* WHAT YOU WILL DO
- A) In the Richard II profile, copy the passage word for word, beginning at the words "Richard is one" and stopping after "rival ever says.".
- B) For each statement below, say whether the Richard II profile supports it, answering yes or no and quoting the words from the profile that decide it.
(i) Richard cannot pay for his wars without theft.
(ii) The speeches of Richard's victorious rival surpass those Richard gives in defeat.
(iii) Richard's insight about the crown leads him to act.
- C) Recast the paragraph of the Richard II profile that begins "What makes Richard hard to pin down" as a short list, keeping its main facts.

:: SELECTION ::

Richard II illustration

Richard II

William Shakespeare

Characters

Published

King Richard II

Richard is one of Shakespeare's most paradoxical creations: a king who is terrible at governing but extraordinary at suffering. He rules England with casual tyranny — seizing estates, farming out the realm, surrounding himself with flatterers — and shows no capacity for the practical work of kingship. He cannot manage his nobles, cannot fund his wars without theft, and cannot read a political situation until it has already destroyed him. Yet the moment he begins to lose, something remarkable happens. Richard discovers a gift for language so powerful that his speeches of defeat eclipse anything his victorious rival ever says.

What makes Richard hard to pin down is that his self-awareness and his self-delusion coexist. He can see, with painful clarity, that the crown is a prop and that kings die like everyone else — "For within the hollow crown / That rounds the mortal temples of a king / Keeps Death his court." But this insight never translates into action. Seeing the truth and acting on the truth are different skills, and Richard possesses only one.

:::
:: MATERIAL PROVIDED ::

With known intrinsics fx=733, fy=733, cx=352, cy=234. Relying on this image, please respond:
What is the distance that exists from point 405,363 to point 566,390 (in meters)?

:::

* TASK SOLUTIONS
- A)
Richard is one of Shakespeare's most paradoxical creations: a king who is terrible at governing but extraordinary at suffering. He rules England with casual tyranny — seizing estates, farming out the realm, surrounding himself with flatterers — and shows no capacity for the practical work of kingship. He cannot manage his nobles, cannot fund his wars without theft, and cannot read a political situation until it has already destroyed him. Yet the moment he begins to lose, something remarkable happens. Richard discovers a gift for language so powerful that his speeches of defeat eclipse anything his victorious rival ever says.

- B)
(i) Yes: "cannot fund his wars without theft"
(ii) No: "his speeches of defeat eclipse anything his victorious rival ever says"
(iii) No: "But this insight never translates into action."

- C)
- Richard's self-awareness and self-delusion coexist.
- He sees clearly that the crown is a prop and that kings die like everyone else.
- This insight never turns into action.
- Seeing the truth and acting on it are different skills, and Richard has only the first.